Climate change effects Management with the approach of the uncertainty of Atmosphere-Ocean General Circulation Models in Hamadan Province, Iran

Since Iran is located in the semi-arid belt, it has faced such issues as drought, dust crisis, and intensified migration. The assessment of the effects of climate change includes identifying some key aspects of uncertainties used to estimate its impacts, such as uncertainties in the context of Atmosphere-Ocean General Circulation Models (AOGCMs): in regional-scale climatology, in statistical or dynamic downscaling methods, and parametric and structural uncertainties in different models. One of the most important sources of uncertainty in climate change is the use of different AOGCMs that produce different outputs for climate variables.
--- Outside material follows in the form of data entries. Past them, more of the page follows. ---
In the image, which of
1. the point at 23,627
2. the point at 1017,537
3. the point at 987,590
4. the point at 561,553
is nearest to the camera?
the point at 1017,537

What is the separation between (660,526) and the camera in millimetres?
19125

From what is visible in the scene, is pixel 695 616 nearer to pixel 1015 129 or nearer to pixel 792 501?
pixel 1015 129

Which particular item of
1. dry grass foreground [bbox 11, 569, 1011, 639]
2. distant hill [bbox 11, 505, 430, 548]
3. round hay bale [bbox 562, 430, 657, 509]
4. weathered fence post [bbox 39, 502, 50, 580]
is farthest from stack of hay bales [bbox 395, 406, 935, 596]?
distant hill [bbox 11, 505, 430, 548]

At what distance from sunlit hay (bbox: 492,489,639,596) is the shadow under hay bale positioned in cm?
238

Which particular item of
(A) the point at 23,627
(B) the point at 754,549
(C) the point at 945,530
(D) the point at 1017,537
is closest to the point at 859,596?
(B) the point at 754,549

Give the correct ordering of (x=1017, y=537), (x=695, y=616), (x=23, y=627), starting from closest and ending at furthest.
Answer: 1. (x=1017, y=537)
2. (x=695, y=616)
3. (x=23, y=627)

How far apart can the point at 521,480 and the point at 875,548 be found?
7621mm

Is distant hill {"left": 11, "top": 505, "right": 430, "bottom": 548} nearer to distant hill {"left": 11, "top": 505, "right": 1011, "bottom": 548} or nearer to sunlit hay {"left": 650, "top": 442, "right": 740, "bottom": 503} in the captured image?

In this study, to investigate the uncertainty of AOGCM models, the downscaled data of the NASA Earth Exchange Global Daily Downscaled Projections dataset obtained from 21 AOGCMs with medium Representative Concentration Pathway4.5 scenario were downloaded from the NASA site for 81 cells in Hamadan Province, Iran. After the validation of the models, they were evaluated against the criteria of the coefficient of determination and model efficiency coefficient in comparison with the data of the Hamedan synoptic station in the statistical period of 1976-2005. To reduce the uncertainty of AOGCMs, the ensemble performance (EP) of models was used in Climate Data Operators software.

It was revealed that MRI-CGCM3, MPI-ESM-LR, BNU-ESM, ACCESS1-0, MIROC-ESM, MIROC-ESM-CHEM, and MPI-ESM-MR models had better performance than similar models. It was also found that IPSL-CM5A-LR, CNRM-CM5, CSIRO-Mk3-6-0, CESM1-BGC, and GFDL-ESM2M had the lowest correlation between observational and simulation data of mean monthly precipitation.

According to the results, this method could provide a good estimate in the base period (1976-2005), compared to the data of the Hamedan synoptic station, and was more accurate compared to the single implementation method of each AOGCM model. The results of EP of models in the future period (2020-2049) showed that precipitation will not change considerably in the future and will increase by 0.23 mm. In addition, the average, maximum, and minimum annual temperatures will increase by 1.54°C, 1.7°C, and 1.40°C, respectively.